Exercise objective — Copy word for word the part of the passage on education for homeless children between "Federal legislation ensures" and "despite residential instability.", inclusive.

Selected text —
───

Homeless Children: Update on Research, Policy, Programs, and Opportunities. IV-B. Education


Federal legislation ensures homeless children’s access to school, and federal funding has been made available to schools that serve homeless children. The goal is to keep a child’s education as stable as possible despite residential instability.

As discussed above, homelessness can have a negative impact on educational achievement, particularly in situations where children cannot attend school. By providing homeless children with immediate access to schools and by providing schools with funding to help homeless children, the goal is to mitigate, or at least lessen, the effects of homelessness on school outcomes.

Most of the regulations for education and homeless children come from the McKinney-Vento Homeless Assistance Act: Education for Homeless Children and Youth (2002), Title 42, which was reauthorized as part of No Child Left Behind legislation. The McKinney-Vento Homeless Assistance Act defines the homeless population to be targeted, specifies how education funding is to be distributed to states and then localities, describes a system of SEAs and LEAs that are to oversee the subgrants and ensure that the educational needs of homeless children are met, and appropriates funds for this purpose.

───

Exercise data —
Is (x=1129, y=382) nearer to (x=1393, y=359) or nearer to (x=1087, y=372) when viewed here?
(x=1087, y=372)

───

Exercise output —
Federal legislation ensures homeless children’s access to school, and federal funding has been made available to schools that serve homeless children. The goal is to keep a child’s education as stable as possible despite residential instability.